• **WHAT NEEDS TO BE DONE**
Reproduce the records verbatim, beginning at the line containing "Here in this shot, from" and ending after the line containing "1615 inches".

■ ■ ■

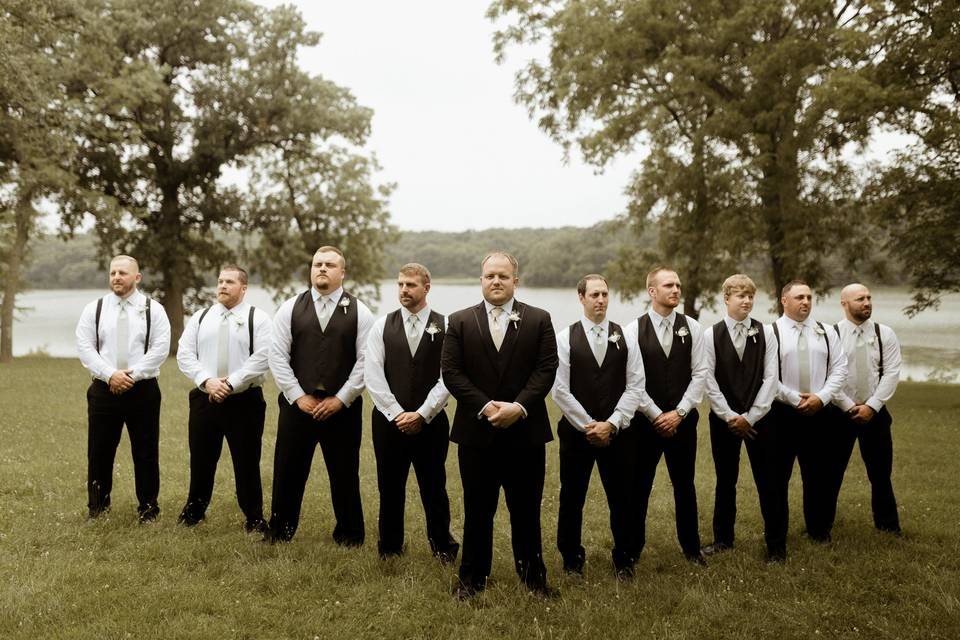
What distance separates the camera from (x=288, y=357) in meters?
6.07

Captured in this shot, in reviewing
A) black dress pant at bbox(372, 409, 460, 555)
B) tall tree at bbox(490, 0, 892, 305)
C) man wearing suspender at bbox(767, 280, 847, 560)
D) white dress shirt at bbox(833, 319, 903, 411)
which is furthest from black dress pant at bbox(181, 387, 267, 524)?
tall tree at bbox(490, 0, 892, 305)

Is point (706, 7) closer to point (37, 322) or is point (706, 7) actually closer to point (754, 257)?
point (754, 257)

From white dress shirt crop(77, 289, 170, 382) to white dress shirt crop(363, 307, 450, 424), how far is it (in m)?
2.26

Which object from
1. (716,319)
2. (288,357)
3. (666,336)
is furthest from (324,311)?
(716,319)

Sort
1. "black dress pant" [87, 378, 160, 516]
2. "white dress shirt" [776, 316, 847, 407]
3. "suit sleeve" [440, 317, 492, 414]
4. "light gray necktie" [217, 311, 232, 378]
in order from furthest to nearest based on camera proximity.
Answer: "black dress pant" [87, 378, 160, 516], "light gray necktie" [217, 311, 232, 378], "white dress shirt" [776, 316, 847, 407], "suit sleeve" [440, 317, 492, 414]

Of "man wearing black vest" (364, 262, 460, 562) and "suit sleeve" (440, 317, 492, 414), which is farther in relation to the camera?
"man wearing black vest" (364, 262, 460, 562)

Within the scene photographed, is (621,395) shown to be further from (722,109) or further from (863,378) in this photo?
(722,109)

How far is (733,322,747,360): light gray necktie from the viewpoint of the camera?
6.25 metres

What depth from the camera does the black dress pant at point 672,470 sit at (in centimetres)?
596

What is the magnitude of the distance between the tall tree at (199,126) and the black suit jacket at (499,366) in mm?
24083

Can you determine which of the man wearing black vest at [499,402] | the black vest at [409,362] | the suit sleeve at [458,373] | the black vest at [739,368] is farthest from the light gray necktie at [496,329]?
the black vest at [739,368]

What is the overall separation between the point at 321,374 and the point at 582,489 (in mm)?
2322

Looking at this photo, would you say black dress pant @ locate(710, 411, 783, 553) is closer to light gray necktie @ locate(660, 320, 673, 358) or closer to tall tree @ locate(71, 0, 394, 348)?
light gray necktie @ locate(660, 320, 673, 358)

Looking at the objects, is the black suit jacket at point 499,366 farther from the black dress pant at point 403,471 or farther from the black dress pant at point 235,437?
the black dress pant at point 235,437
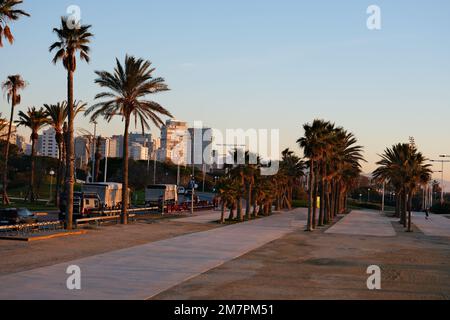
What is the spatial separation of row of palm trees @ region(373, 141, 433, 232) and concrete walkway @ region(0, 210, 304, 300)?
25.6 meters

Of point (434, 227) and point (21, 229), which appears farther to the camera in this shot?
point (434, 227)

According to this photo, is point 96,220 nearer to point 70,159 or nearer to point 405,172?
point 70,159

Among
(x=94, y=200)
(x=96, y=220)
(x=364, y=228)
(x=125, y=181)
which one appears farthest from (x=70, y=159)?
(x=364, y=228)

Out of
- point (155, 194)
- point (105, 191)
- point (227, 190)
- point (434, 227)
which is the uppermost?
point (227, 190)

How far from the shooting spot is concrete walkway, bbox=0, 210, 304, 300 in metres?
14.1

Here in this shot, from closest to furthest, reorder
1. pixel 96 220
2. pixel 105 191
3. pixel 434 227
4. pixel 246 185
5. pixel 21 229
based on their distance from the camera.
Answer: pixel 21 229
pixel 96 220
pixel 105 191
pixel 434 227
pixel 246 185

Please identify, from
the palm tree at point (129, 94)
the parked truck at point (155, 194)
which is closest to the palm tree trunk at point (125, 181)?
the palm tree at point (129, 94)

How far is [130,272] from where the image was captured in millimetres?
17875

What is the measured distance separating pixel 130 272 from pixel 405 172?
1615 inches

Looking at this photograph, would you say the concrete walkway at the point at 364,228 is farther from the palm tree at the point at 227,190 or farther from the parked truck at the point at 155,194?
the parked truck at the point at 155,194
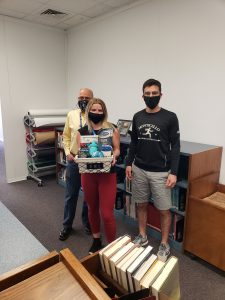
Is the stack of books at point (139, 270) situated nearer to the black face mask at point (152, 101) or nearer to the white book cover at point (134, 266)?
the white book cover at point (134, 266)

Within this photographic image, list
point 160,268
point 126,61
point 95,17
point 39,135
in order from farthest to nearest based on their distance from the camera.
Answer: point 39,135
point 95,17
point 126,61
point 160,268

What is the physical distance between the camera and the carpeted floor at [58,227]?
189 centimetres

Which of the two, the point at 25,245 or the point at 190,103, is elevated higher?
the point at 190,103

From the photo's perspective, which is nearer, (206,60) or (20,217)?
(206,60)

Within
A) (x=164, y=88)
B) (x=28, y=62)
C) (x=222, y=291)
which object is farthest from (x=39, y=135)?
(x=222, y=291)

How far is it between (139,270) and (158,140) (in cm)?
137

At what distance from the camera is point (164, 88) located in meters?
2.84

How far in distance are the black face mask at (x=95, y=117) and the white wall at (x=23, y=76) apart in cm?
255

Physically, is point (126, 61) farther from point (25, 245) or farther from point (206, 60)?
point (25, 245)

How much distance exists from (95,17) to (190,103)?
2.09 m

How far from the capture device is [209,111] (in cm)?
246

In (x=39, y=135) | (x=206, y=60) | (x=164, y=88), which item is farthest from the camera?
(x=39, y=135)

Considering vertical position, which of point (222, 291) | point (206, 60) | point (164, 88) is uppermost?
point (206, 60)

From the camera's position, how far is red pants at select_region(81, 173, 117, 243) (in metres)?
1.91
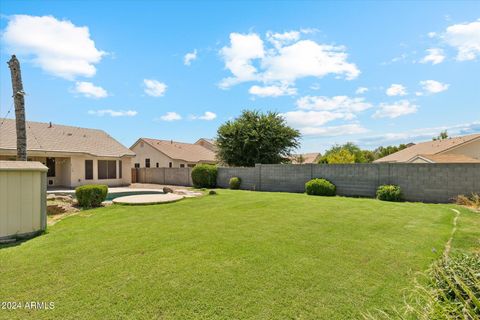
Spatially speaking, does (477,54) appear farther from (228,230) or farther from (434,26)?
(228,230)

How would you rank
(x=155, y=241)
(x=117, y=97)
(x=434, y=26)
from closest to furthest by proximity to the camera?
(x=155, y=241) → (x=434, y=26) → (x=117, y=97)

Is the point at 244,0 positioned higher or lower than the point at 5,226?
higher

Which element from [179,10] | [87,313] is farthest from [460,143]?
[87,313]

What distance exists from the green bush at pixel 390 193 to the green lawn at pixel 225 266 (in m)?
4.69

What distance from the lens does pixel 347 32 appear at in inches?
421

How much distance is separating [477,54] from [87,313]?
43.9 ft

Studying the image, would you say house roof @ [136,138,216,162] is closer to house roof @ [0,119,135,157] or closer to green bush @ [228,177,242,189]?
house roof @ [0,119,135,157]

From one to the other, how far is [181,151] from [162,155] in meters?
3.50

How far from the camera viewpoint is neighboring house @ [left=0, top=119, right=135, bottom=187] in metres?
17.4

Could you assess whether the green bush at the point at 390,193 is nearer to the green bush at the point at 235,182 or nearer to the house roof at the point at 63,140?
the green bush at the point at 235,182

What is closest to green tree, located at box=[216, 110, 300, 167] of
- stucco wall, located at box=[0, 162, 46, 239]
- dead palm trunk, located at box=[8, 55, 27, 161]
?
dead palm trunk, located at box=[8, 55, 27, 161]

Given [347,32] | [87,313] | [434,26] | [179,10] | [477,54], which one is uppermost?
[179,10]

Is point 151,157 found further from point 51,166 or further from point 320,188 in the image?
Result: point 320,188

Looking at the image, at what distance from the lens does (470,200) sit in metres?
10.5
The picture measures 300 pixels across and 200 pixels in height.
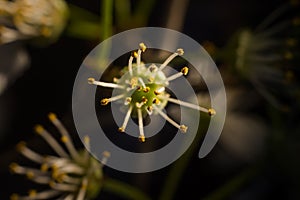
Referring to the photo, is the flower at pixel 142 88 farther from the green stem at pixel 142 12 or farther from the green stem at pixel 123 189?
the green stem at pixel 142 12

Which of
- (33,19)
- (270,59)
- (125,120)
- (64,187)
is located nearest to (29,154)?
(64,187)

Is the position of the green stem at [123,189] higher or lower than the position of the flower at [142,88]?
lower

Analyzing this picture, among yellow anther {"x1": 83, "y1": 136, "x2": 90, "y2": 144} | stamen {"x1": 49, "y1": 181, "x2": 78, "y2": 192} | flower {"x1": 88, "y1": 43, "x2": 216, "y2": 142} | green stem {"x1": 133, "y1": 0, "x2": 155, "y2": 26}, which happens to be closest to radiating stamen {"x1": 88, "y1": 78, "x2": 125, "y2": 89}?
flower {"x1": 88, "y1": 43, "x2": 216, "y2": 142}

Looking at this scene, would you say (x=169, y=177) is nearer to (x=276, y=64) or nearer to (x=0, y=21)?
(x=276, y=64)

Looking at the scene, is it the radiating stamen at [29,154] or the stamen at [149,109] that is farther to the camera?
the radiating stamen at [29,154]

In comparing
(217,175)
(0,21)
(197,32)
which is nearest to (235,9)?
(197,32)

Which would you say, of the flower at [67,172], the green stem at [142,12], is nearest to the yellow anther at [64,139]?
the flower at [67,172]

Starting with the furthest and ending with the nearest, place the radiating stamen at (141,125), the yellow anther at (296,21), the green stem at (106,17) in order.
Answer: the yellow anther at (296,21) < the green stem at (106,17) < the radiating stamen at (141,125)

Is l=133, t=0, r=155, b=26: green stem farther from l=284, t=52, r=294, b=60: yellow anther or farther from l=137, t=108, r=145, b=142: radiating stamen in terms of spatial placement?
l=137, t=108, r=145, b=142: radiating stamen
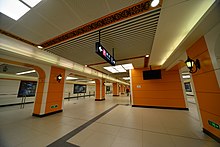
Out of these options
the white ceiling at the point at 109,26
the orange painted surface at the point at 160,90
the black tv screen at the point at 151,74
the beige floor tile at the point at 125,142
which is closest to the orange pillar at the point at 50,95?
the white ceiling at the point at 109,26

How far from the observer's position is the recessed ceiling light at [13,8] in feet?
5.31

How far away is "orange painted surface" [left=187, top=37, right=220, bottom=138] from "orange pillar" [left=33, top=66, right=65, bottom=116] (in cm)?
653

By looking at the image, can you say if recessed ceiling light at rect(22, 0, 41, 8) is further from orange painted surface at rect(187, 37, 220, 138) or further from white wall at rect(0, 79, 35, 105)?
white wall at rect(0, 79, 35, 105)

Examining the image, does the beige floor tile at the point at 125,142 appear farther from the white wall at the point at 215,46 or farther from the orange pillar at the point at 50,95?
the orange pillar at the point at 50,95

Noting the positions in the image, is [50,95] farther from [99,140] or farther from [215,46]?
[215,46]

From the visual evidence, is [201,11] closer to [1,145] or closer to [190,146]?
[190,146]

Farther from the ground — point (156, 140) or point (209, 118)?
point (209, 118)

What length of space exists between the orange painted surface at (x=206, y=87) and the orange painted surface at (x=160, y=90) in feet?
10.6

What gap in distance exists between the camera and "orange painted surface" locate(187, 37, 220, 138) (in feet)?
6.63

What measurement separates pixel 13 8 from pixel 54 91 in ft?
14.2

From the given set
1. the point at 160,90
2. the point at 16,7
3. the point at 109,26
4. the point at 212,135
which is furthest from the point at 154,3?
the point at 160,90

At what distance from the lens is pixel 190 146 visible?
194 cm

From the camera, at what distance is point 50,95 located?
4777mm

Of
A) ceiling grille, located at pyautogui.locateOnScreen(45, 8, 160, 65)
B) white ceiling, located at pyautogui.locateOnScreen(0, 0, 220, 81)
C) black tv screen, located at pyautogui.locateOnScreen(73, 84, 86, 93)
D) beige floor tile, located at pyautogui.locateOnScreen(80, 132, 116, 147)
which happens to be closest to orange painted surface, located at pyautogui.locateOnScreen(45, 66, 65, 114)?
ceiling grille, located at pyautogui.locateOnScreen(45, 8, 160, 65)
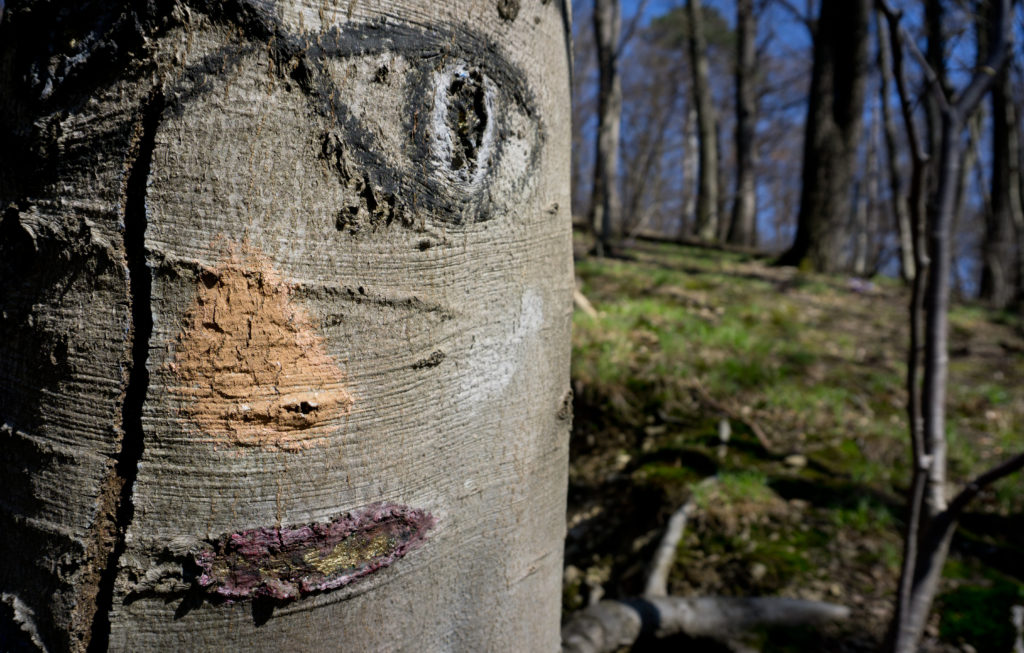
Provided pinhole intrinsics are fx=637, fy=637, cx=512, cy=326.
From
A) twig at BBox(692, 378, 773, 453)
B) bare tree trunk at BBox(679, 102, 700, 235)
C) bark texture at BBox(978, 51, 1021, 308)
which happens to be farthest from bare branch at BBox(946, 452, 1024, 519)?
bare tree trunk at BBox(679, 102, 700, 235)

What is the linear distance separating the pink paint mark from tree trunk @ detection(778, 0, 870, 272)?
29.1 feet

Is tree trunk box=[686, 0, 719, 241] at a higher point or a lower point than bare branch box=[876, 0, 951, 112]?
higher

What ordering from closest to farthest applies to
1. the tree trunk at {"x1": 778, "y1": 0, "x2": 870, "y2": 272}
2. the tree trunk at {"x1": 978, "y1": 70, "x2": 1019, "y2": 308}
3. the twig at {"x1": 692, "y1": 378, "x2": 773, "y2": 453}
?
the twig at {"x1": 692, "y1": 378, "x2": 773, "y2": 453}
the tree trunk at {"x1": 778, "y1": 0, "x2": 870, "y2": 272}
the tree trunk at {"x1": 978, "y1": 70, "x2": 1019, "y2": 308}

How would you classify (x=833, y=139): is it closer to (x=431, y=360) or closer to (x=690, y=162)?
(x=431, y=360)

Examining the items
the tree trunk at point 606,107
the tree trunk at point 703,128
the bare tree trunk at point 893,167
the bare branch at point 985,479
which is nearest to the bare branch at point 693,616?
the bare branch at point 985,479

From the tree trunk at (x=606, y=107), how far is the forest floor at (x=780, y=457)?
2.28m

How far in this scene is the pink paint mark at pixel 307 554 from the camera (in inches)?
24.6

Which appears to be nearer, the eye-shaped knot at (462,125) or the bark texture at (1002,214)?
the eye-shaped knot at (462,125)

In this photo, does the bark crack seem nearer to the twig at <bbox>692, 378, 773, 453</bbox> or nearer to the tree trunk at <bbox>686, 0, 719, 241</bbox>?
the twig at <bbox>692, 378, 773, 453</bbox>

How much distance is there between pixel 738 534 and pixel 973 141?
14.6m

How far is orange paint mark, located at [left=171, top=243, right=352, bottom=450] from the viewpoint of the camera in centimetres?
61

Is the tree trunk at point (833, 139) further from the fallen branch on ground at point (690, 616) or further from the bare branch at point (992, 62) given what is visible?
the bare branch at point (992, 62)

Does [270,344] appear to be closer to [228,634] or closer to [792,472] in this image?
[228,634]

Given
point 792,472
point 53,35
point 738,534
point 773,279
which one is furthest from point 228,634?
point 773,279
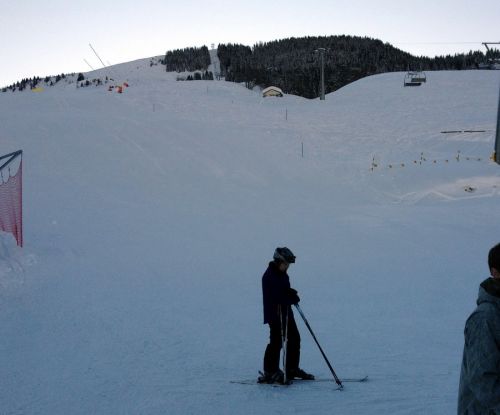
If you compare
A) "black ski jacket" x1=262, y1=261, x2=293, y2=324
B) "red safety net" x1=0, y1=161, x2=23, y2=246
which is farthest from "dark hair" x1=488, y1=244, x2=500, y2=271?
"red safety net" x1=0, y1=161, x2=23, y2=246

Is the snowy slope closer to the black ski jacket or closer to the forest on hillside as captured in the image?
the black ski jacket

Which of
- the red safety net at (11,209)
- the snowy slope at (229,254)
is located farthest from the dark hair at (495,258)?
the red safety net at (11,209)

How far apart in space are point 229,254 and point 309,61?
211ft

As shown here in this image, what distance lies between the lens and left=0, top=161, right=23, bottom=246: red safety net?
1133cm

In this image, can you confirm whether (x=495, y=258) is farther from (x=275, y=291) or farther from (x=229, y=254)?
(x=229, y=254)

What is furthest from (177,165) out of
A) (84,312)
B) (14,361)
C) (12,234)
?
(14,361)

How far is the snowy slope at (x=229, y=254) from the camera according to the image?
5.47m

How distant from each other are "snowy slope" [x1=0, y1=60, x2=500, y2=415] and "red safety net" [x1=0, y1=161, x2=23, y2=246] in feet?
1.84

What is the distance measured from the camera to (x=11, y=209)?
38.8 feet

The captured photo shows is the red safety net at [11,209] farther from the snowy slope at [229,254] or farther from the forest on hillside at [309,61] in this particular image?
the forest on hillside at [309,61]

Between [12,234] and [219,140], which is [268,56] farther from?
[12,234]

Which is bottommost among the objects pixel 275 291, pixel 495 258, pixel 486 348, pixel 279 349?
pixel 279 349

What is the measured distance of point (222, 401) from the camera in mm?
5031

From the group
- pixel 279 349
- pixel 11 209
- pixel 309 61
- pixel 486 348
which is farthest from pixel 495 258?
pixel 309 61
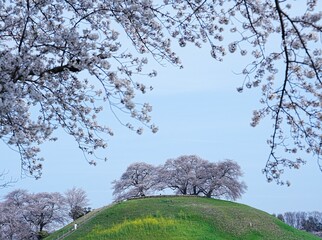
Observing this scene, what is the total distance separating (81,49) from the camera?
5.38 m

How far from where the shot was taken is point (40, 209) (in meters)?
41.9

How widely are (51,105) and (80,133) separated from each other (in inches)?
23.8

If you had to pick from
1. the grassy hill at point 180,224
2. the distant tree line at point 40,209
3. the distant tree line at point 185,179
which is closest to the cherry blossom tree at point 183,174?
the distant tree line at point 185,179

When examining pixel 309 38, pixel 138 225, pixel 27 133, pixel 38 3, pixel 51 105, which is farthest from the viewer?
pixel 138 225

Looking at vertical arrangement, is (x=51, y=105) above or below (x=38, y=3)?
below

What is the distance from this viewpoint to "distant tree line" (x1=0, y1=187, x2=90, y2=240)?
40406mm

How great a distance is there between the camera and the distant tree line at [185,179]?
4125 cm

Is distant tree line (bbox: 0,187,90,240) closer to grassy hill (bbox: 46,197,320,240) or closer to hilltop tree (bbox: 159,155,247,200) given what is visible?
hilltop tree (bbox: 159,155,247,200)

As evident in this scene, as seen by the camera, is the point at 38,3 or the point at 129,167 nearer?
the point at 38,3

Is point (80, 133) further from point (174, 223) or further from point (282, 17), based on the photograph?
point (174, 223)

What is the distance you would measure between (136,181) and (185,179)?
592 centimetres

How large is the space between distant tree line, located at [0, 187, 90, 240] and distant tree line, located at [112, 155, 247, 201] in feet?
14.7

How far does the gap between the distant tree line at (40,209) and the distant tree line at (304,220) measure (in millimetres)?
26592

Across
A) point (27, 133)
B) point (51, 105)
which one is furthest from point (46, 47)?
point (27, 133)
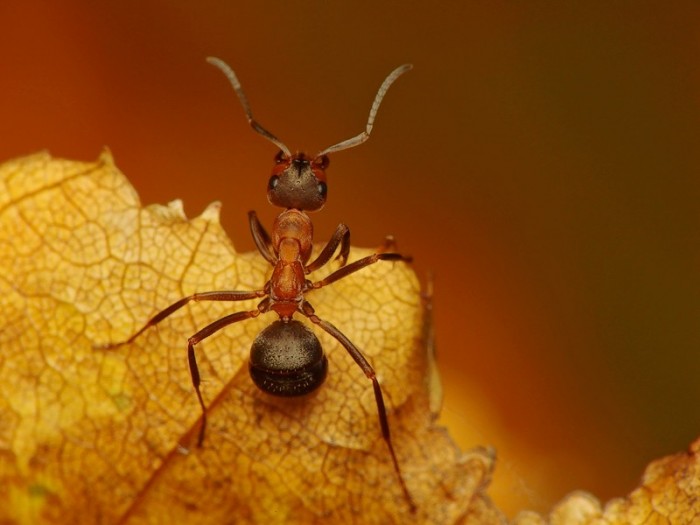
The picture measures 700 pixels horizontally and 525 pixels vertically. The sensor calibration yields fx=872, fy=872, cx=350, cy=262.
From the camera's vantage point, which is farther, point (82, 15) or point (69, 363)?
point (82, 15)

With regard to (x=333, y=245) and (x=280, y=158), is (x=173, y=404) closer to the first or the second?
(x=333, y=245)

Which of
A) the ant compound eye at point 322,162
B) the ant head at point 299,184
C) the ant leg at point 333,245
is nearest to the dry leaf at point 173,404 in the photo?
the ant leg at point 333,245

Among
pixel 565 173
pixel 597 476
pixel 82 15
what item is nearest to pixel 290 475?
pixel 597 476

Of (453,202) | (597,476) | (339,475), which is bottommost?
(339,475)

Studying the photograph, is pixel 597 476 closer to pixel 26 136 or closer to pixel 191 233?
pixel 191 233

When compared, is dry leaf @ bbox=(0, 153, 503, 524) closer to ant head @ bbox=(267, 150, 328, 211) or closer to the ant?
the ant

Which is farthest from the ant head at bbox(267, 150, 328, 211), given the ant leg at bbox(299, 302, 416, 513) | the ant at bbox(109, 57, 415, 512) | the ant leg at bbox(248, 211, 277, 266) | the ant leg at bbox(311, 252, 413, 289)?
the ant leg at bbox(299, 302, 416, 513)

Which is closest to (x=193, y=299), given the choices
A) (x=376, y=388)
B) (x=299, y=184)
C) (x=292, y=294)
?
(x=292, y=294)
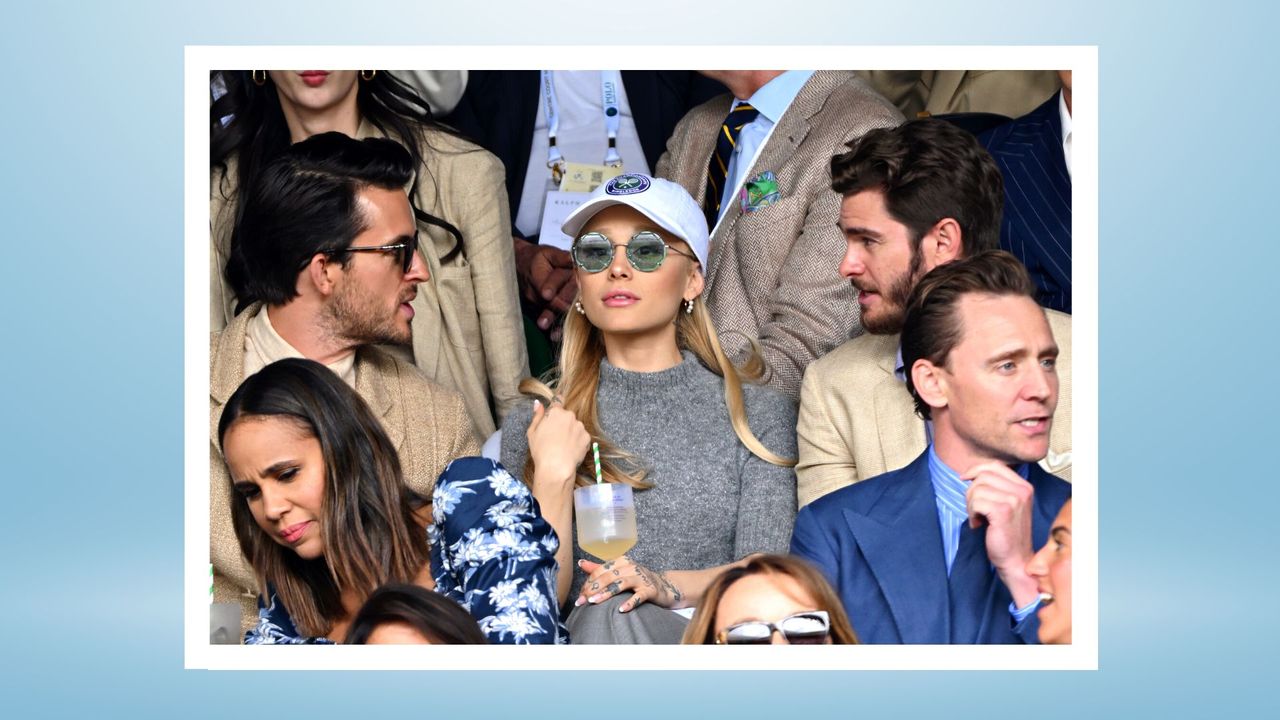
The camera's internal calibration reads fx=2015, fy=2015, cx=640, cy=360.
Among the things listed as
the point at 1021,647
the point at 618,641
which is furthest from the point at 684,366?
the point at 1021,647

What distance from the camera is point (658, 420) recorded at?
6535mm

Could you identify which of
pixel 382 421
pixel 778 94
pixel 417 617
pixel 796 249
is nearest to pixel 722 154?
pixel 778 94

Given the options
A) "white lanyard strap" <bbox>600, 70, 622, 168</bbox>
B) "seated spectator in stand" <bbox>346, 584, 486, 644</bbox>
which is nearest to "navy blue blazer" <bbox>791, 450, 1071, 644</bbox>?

■ ■ ■

• **TASK OUTPUT**
Here in this shot, from closest to furthest, reorder
1. pixel 96 220
2. pixel 105 191
3. pixel 434 227
4. pixel 246 185
5. pixel 21 229
based on their distance from the camera.
Answer: pixel 21 229
pixel 96 220
pixel 105 191
pixel 434 227
pixel 246 185

Please identify, from
the palm tree at point (129, 94)
the parked truck at point (155, 194)
which is closest to the palm tree trunk at point (125, 181)?
the palm tree at point (129, 94)

How far is [130,272] from where the image was captured in millimetres?
17875

What is the measured distance separating pixel 130 272 from pixel 405 172?
1615 inches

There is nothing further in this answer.